### EXERCISE REQUIREMENTS
Duplicate the lines of the listing below word for word.

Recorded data
## START

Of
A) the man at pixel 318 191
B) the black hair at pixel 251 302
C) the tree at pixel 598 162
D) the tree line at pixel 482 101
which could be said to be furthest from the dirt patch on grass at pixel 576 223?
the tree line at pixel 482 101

## END

### SOLUTION TO THE EXERCISE
Of
A) the man at pixel 318 191
B) the black hair at pixel 251 302
C) the tree at pixel 598 162
D) the tree line at pixel 482 101
which could be said to be furthest from the dirt patch on grass at pixel 576 223?
the tree line at pixel 482 101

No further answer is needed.